В Клину местные жители сделали Дмитрию Ивановичу овацию на станции и по улицам, когда ехал, и хотели было выпрячь лошадей и везти его городом на себе, но он не позволил.

По соседним деревням потом бабы любили рассказывать, как «Митрий Иванович на пузыре летал и эту самую небу проломил, за это вот его химиком и сделали».

Болезнь маленького сына. 1889 г

Зимой 1888 года младший сын Дмитрия Ивановича, двухлетний Вася, серьезно заболел гнойным плевритом.

Ему была сделана операция, но ребенок все плохо поправлялся.

Весною 1889 года семья переехала в свое именье Боблово, и дети остались на моем попечении, а Дмитрий Иванович Менделеев с женой поехали в Англию, где должна была происходить церемония посвящения его в доктора Кембриджского университета, и затем он имел намерение прочесть две публичных лекции в Лондоне.

···

** Вопросы **
(1) Выведите из фрагмента о Менделееве без каких-либо изменений всё, начиная с «Болезнь маленького сына.» и далее вниз, вплоть до «лекции в Лондоне.» включительно.
(2) Подхватите фрагмент о Менделееве и напишите его продолжение, начав сразу после последнего приведенного предложения.

** Данные для анализа **
···

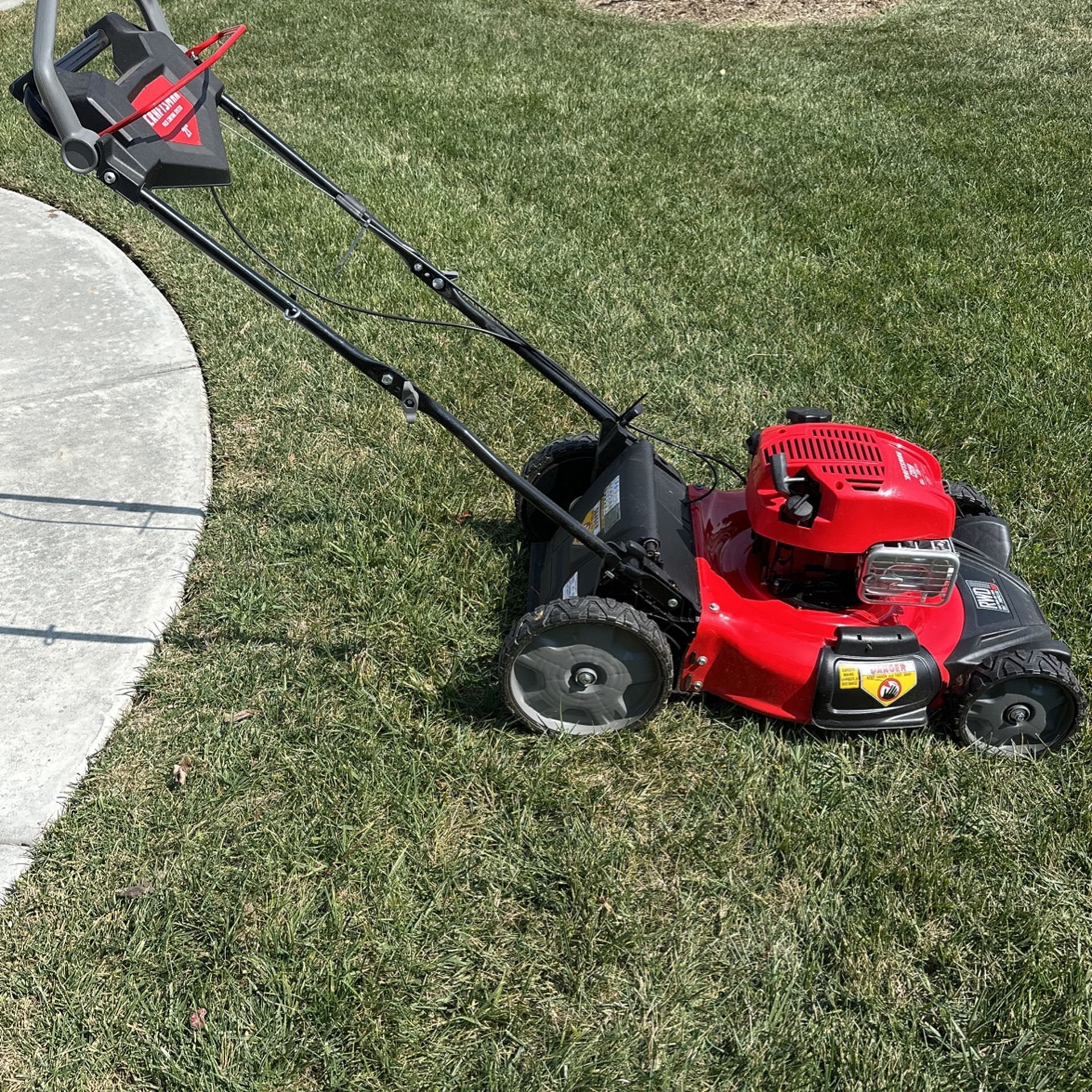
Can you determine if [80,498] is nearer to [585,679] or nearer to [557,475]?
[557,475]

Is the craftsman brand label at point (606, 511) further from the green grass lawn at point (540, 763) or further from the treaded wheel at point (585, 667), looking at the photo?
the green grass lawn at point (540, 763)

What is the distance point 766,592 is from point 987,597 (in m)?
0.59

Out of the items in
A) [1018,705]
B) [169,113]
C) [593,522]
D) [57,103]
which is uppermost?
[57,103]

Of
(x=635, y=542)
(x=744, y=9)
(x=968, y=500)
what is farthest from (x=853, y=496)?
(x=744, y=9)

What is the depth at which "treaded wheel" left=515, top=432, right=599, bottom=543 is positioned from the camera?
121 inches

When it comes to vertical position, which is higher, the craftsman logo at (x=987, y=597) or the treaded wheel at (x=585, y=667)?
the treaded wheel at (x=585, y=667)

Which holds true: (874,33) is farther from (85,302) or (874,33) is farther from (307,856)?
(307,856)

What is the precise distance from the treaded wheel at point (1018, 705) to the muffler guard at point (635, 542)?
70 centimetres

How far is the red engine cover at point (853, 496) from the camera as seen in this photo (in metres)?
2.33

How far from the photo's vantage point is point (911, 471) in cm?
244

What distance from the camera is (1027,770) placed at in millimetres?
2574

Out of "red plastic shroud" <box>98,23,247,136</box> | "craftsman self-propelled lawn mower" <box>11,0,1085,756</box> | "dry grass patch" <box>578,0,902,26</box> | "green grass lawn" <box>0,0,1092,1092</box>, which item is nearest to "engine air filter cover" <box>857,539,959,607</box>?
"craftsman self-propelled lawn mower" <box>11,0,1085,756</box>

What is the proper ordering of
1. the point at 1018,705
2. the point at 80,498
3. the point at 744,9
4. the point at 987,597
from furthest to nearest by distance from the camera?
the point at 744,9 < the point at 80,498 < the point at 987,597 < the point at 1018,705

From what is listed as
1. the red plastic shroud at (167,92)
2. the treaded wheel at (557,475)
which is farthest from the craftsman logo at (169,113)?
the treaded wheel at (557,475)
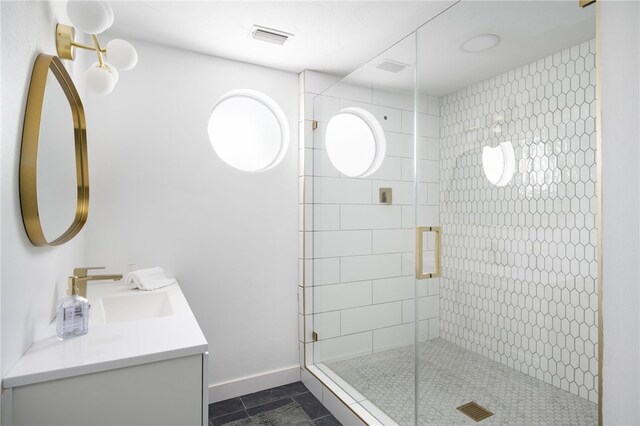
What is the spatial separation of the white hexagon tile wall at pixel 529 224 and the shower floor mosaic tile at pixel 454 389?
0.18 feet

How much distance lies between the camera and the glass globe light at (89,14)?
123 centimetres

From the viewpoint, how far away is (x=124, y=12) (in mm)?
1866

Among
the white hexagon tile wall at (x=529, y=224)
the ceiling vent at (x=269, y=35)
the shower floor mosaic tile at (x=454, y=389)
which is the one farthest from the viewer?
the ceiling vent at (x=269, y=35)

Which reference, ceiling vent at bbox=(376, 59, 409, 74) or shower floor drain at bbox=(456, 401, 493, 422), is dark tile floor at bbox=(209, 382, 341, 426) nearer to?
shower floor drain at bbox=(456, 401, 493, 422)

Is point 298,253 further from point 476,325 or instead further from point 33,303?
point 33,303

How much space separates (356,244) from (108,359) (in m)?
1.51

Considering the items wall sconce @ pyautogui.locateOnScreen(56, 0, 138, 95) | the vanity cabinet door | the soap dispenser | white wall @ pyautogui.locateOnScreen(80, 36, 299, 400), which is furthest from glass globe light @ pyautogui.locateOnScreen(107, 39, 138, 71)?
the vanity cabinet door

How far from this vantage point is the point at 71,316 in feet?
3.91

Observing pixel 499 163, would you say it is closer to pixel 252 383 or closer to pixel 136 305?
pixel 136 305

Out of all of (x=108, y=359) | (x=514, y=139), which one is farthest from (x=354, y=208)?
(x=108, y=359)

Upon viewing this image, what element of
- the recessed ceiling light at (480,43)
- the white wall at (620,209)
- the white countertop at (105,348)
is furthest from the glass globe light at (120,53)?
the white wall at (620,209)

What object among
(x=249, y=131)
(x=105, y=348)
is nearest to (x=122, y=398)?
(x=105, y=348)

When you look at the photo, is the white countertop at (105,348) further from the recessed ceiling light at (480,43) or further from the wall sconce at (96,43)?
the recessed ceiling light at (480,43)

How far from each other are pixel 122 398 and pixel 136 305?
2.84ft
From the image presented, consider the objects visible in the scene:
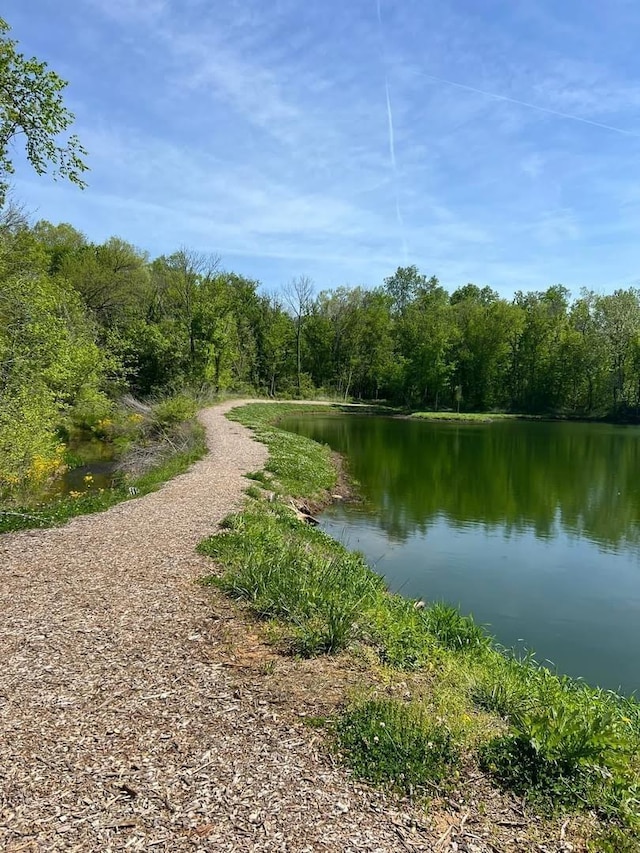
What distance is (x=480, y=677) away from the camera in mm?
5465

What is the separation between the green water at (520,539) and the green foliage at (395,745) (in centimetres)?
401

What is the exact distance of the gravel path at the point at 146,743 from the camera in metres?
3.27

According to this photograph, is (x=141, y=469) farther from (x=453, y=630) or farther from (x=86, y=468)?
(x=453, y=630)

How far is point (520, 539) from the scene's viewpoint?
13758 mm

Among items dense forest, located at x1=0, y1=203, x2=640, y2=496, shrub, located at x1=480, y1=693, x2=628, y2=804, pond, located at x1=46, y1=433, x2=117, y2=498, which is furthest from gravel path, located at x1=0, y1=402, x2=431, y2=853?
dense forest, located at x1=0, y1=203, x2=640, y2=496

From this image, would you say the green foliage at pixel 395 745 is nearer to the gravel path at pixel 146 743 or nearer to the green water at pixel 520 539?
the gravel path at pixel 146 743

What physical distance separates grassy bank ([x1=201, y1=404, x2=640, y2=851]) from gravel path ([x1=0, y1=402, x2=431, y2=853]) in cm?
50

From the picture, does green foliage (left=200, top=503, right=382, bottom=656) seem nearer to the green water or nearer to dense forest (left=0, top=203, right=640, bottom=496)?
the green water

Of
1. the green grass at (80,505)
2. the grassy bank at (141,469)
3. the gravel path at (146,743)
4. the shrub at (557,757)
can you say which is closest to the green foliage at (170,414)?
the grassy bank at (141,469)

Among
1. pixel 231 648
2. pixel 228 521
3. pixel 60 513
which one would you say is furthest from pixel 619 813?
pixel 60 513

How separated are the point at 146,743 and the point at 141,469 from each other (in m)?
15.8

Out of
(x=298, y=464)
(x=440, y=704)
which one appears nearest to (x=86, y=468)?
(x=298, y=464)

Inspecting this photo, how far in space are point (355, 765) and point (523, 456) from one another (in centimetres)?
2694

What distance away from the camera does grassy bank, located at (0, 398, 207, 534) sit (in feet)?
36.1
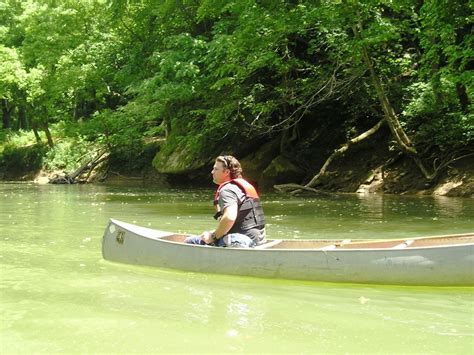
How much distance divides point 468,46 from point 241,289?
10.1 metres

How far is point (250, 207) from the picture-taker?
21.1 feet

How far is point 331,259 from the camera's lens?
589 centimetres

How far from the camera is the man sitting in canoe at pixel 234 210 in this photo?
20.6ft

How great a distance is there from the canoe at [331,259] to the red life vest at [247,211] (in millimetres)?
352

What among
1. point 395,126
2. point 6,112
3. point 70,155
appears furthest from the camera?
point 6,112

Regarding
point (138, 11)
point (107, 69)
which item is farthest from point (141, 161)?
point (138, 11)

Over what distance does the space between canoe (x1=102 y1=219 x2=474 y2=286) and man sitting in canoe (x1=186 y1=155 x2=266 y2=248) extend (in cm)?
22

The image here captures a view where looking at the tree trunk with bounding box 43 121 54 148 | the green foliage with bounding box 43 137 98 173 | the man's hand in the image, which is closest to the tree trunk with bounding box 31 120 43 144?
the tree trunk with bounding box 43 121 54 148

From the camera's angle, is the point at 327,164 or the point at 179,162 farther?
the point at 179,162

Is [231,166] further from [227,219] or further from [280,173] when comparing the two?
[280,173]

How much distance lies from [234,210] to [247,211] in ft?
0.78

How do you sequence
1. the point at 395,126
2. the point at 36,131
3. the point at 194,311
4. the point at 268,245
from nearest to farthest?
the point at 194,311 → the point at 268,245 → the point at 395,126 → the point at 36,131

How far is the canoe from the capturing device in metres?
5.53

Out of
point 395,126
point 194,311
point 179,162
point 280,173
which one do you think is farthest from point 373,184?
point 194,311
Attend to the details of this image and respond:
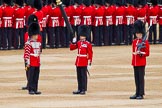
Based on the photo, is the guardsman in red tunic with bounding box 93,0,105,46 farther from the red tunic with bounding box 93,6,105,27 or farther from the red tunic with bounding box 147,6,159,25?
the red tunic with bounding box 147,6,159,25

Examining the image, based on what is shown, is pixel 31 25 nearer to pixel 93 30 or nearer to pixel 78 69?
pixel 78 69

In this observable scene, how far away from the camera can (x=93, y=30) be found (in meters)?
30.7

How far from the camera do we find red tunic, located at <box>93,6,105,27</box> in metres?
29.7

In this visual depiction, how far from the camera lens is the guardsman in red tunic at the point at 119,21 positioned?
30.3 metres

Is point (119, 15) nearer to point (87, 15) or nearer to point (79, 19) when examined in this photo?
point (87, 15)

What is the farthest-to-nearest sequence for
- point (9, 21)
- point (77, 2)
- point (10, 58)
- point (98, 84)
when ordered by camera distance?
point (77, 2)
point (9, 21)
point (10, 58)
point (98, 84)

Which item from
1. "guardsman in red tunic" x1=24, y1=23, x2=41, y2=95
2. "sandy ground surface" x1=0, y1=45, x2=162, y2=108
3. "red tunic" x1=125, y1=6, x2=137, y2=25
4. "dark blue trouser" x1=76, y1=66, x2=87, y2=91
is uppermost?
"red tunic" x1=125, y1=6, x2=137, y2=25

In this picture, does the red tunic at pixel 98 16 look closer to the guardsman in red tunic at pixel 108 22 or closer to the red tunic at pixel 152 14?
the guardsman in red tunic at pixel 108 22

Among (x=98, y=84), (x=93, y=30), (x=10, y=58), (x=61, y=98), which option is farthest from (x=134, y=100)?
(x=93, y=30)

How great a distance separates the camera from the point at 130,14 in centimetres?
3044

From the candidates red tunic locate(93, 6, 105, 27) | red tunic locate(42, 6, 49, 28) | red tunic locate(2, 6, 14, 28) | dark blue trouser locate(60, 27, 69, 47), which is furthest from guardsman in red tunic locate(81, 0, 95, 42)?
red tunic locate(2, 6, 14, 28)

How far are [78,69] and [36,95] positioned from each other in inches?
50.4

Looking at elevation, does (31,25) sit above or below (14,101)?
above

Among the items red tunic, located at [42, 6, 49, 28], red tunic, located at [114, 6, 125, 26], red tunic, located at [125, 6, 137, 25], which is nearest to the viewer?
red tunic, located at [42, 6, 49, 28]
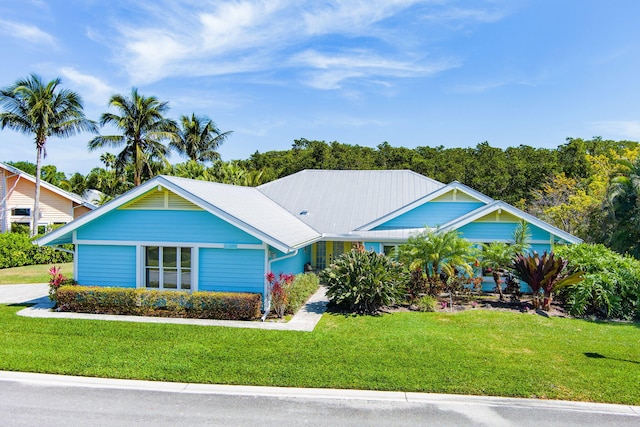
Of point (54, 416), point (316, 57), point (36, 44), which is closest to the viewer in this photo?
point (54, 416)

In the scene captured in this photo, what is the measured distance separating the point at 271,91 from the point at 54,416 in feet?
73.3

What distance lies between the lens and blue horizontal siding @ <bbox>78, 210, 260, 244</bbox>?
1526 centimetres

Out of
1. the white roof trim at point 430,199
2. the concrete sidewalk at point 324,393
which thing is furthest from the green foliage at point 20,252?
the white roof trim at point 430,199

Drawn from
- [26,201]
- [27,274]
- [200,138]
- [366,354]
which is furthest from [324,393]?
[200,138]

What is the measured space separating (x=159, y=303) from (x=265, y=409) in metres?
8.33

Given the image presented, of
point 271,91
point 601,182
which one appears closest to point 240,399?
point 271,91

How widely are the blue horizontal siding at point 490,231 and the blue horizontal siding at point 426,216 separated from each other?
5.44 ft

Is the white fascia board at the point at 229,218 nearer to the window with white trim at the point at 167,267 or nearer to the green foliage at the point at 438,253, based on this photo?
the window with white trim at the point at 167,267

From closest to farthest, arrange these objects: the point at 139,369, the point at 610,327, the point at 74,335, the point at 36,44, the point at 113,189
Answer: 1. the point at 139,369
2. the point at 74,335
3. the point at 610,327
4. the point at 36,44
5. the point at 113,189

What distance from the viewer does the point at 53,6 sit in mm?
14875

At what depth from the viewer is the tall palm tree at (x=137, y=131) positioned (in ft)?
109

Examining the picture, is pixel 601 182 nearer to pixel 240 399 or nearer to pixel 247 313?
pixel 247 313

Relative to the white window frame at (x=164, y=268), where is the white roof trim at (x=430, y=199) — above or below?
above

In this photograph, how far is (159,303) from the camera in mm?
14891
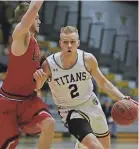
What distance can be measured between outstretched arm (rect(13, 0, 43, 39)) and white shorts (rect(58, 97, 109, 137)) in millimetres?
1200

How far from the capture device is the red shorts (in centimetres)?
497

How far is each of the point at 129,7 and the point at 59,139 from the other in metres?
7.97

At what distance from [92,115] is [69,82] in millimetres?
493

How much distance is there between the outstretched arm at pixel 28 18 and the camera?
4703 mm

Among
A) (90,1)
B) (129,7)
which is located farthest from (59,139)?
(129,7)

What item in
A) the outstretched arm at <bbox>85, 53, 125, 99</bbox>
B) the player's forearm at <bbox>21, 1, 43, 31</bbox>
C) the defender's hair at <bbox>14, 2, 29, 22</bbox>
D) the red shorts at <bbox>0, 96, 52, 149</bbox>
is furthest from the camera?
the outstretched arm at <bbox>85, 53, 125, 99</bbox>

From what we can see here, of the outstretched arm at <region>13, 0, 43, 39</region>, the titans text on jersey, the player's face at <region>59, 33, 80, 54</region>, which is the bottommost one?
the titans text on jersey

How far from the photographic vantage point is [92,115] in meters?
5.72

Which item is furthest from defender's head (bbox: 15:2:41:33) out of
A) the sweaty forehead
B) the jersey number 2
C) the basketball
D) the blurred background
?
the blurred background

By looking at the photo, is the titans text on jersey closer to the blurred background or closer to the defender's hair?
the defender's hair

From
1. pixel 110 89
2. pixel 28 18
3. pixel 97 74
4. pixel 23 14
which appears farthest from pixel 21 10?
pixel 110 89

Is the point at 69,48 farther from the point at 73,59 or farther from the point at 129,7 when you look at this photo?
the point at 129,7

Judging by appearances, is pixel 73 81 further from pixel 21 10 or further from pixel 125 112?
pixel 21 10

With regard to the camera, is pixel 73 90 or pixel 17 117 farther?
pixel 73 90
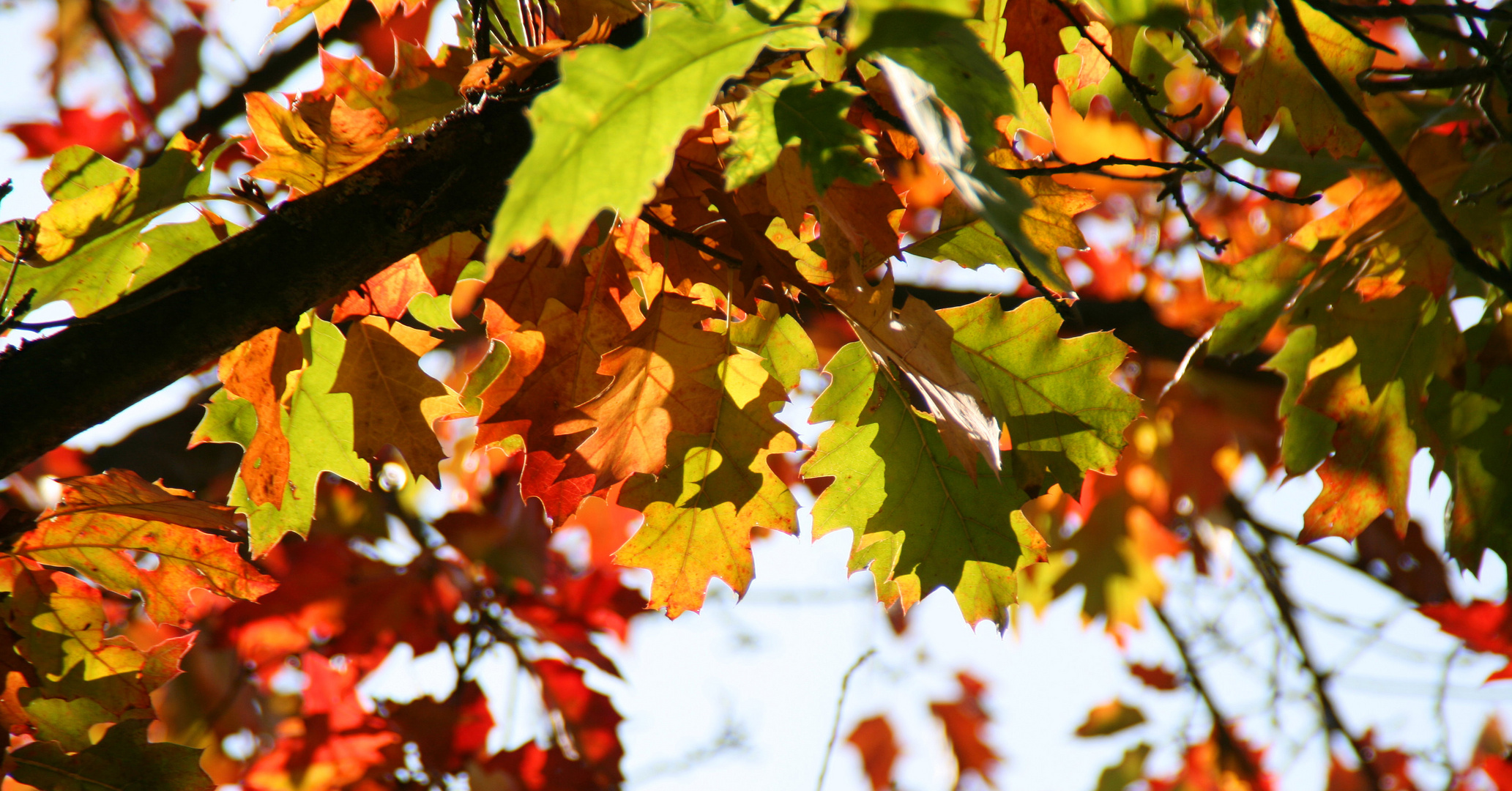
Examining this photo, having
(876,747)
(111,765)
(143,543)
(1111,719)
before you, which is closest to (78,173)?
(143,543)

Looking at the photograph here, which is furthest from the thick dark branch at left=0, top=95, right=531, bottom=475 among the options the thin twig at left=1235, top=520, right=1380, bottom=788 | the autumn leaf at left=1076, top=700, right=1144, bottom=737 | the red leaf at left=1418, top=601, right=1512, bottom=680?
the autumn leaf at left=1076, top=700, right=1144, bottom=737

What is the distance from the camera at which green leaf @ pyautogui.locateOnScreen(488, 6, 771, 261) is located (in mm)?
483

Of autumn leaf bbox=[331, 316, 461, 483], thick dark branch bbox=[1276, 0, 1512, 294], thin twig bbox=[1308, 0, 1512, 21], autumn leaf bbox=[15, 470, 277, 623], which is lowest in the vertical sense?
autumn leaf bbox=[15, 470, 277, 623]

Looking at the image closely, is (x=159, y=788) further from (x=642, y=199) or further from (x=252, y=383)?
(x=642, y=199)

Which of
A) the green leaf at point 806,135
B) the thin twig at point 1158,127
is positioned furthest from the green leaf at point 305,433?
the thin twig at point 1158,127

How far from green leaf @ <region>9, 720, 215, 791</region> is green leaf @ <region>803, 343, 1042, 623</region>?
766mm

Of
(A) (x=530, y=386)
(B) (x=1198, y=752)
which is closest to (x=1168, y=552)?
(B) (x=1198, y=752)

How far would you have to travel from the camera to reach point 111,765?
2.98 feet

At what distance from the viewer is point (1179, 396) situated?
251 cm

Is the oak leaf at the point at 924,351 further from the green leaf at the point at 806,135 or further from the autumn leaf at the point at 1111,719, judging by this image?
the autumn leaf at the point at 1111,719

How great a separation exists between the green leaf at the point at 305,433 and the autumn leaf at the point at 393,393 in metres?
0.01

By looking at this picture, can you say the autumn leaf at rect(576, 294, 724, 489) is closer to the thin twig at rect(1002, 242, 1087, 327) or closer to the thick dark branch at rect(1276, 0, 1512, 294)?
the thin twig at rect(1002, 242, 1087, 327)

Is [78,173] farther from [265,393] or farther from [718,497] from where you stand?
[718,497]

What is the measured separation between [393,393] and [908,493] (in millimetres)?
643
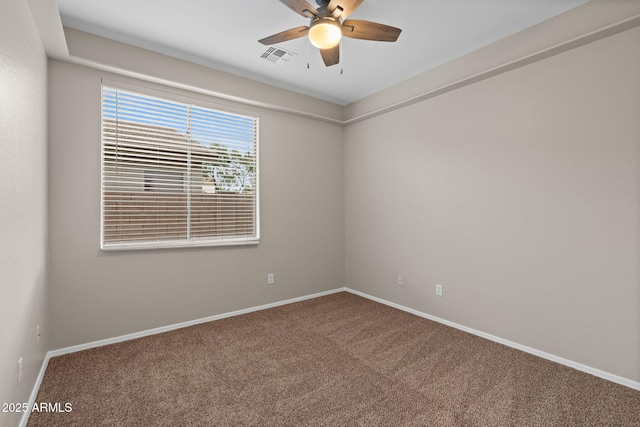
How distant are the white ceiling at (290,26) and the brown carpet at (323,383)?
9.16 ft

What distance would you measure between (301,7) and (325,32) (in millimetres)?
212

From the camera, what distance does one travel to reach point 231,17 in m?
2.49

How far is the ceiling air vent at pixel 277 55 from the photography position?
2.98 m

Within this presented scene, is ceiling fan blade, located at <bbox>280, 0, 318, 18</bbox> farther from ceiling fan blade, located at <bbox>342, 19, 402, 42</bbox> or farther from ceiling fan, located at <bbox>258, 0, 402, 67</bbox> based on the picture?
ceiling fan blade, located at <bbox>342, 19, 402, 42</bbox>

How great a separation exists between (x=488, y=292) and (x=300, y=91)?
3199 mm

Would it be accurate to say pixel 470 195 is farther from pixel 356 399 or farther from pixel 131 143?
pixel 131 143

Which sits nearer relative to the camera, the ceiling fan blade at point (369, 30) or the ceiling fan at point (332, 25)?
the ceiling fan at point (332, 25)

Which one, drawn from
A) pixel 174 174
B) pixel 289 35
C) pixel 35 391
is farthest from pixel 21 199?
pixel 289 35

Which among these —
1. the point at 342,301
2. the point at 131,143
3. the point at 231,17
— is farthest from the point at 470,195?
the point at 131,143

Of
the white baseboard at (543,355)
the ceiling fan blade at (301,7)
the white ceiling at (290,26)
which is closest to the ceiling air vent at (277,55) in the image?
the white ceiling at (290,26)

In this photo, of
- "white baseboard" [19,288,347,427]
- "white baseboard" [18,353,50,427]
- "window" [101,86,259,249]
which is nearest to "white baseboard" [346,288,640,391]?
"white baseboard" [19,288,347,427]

···

** Ответы к заданиям **
(1)
Болезнь маленького сына. 1889 г

Зимой 1888 года младший сын Дмитрия Ивановича, двухлетний Вася, серьезно заболел гнойным плевритом.

Ему была сделана операция, но ребенок все плохо поправлялся.

Весною 1889 года семья переехала в свое именье Боблово, и дети остались на моем попечении, а Дмитрий Иванович Менделеев с женой поехали в Англию, где должна была происходить церемония посвящения его в доктора Кембриджского университета, и затем он имел намерение прочесть две публичных лекции в Лондоне.

(2)
Без них маленькому Васе сделалось вдруг хуже. Призванный земский врач Орлов нашел, что гнойный плеврит повторился, на левом легком образовался абсцесс и ребенку грозит пиемия, гнойное заражение крови. Доктор немедленно телеграфировал Дмитрию Ивановичу о необходимости операции, получил его согласие и, пригласив двух ассистентов, в дезинфицированном кабинете Дмитрия Ивановича в новом его доме, очень удачно произвел операцию.

Дмитрий Иванович с женой, получив это тяжелое известие, оставил чтение лекций и поспешил вернуться к своему смертельно больному сыну.

В ночь после операции родители вернулись домой. Узнав от меня о том, что все благополучно, Дмитрий Иванович на цыпочках вошел в кабинет, освещенный заставленной лампой, и со слезами на глазах издали, чтобы не потревожить ребенка, стал крестить его. Видя, что мальчик не спит, он подошел ближе и повторил несколько раз:

– Папа приехал… Папочка твой приехал…

Было столько любви, нежности и печали в голосе Дмитрия Ивановича, что я никогда этого не забуду.

Вася остался жив и стал медленно, но правильно поправляться. Только в июле начал он опять учиться ходить.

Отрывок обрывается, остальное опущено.